Se murió “el Diego”, como le decían sus conterráneos en Argentina. Una pena máxima para la hinchada del fútbol. Pero no solo para la ella, porque fue más que eso, humano demasiado humano, como perfecto exponente que era de lo dionisiaco, si se permite la doble alusión a Nietzsche.
Irreverente, trasgresor de moralinas hipócritas izadas desde púlpitos de pederastas o de oficinas de corruptos héroes palaciegos. Altivo frente al poder, que nunca lo sedujo a pesar de su propia gloria, ganada con esos pies de oro con los que escribió una historia que lo deja consagrado, a él sí, como un verdadero dios de carne y hueso: imperfecto, errabundo, feliz y melancólico, llorón, capaz de amar y de sufrir, como cualquier hijo de barrio que fue y del que nunca renegó su origen.
Hecho a imagen y semejanza de su garra de triunfador estuvo siempre al lado de su gente. Marchó con las madres de la Plaza de Mayo, a quienes acompañó en la búsqueda de sus hijos y nietos desaparecidos. Con su mano humilde, su mano de Dios como él mismo le decía, le devolvió a Inglaterra la humillación que en cambio ella con sangre le había causado a su pueblo en las Islas Malvinas. Fue el golazo de su vida.
Le escupió un merecido madrazo al papa por vivir en un palacio con techo de oro al tiempo que hacía votos de pobreza, cuestionó imperios, estuvo al lado de las causas sociales y fue zurdo, no solo de pierna, en un país criminalizado durante muchos años por las dictaduras militares.

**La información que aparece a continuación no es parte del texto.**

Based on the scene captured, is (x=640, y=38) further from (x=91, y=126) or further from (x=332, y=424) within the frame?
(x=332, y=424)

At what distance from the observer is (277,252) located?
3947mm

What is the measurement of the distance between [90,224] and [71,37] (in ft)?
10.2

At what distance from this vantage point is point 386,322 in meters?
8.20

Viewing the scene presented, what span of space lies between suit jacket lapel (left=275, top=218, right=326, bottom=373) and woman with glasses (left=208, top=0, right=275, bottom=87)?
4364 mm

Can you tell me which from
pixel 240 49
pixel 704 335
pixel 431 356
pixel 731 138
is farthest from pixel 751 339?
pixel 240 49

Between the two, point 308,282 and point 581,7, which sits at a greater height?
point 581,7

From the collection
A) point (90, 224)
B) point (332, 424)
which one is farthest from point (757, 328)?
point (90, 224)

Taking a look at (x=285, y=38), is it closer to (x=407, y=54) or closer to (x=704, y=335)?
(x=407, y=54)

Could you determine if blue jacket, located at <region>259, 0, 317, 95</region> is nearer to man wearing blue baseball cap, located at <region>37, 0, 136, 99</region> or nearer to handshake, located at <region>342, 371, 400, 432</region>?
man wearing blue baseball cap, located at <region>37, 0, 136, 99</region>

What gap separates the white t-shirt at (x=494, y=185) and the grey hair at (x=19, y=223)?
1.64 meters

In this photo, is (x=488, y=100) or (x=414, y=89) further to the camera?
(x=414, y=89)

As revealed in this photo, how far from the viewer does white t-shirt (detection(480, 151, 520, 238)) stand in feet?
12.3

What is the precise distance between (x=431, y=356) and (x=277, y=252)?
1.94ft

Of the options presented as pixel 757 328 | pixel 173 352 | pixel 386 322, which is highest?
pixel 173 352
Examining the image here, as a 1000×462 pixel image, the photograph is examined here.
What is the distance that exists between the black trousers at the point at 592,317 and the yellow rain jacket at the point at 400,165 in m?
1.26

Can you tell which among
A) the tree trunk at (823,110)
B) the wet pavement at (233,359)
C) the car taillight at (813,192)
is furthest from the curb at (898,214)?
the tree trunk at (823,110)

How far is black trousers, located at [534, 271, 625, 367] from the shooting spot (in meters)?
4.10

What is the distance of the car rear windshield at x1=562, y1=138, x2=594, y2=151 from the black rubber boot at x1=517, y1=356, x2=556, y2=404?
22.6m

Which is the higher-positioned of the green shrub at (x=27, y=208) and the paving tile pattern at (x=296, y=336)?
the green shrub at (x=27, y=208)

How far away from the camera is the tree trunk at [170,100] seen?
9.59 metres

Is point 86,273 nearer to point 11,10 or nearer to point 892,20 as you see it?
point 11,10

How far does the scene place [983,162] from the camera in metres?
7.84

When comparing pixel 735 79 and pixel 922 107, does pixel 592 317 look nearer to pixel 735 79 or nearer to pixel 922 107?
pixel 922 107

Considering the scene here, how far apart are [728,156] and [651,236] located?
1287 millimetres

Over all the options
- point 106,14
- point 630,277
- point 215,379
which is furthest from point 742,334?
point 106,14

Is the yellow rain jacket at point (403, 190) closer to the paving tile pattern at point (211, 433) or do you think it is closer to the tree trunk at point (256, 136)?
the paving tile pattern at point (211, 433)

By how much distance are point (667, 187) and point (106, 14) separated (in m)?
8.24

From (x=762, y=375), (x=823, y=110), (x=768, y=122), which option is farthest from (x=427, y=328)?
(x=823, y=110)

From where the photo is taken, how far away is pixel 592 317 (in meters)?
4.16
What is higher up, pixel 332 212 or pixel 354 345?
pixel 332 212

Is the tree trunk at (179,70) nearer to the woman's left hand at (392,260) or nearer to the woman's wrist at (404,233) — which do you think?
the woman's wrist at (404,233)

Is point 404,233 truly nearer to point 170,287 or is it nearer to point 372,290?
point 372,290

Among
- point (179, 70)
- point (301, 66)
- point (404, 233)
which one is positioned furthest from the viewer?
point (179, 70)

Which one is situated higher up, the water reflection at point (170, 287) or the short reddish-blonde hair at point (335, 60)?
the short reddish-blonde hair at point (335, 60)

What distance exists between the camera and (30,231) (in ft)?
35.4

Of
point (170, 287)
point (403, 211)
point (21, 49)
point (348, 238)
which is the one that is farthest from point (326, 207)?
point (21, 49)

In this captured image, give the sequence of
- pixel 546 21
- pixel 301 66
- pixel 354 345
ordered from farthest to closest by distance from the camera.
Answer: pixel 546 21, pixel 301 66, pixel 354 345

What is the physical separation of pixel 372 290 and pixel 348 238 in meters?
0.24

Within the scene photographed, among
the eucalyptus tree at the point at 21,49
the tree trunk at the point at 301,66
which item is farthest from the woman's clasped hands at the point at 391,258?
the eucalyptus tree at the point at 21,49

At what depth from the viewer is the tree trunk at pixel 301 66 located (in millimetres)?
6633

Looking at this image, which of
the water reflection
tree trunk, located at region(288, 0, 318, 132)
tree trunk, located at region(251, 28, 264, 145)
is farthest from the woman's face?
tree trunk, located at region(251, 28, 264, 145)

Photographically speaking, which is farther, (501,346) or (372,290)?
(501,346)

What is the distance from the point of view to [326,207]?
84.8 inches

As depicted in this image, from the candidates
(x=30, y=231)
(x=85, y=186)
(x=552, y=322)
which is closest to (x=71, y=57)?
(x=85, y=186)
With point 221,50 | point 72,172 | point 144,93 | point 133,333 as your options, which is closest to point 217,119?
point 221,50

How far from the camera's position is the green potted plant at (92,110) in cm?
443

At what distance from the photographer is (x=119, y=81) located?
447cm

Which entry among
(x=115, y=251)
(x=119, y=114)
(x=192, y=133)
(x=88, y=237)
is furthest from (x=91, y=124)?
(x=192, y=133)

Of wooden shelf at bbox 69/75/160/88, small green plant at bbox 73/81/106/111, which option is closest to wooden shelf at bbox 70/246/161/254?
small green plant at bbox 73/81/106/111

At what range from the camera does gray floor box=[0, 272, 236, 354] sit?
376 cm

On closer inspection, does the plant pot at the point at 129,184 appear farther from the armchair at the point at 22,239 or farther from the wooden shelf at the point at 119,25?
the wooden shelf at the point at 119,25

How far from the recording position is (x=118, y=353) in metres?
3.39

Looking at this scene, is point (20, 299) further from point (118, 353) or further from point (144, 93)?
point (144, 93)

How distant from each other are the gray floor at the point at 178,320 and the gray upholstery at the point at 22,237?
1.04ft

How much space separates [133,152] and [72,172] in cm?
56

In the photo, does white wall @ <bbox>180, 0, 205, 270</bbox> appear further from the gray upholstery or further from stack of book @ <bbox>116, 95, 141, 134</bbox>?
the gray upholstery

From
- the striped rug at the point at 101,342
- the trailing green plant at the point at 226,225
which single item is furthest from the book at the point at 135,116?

Sí, se alucinaba consumiendo drogas, mal de muchos. Pero quién era quién para juzgarlo, sobre todo en un mundo en el que los baluartes de la doble moral, que aún hoy lo siguen juzgando mientras medio mundo lo llora, se viven alucinando entre las mieles del poder o como consumidores compulsivos de tantas frivolidades y oropeles no menos tóxicos.
Cómo y hasta donde pudo, gambeteó la vida, a la que le hizo, pero también le metió muchos goles. No fue solo su maestría con el balón lo que lo hizo grande, fue su gente, que aprendió a amarlo por lo que fue, el más sabio exponente de la imperfecta condición humana.
América Latina lo recordará por su maestría con el balón, sin duda, pero también porque era un símbolo de su identidad, de su díscola y accidentada historia, sobre todo esa América del Sur de la que encarnó su rebeldía e hizo de su voz la voz de sus pueblos.
No será sea este el pitazo final a su grandeza, vendrán más segundos y terceros tiempos. Con los pies de oro, la mano de Dios y la voz irreverente de Diego, América Latina estará siempre lista para el jugar el partido.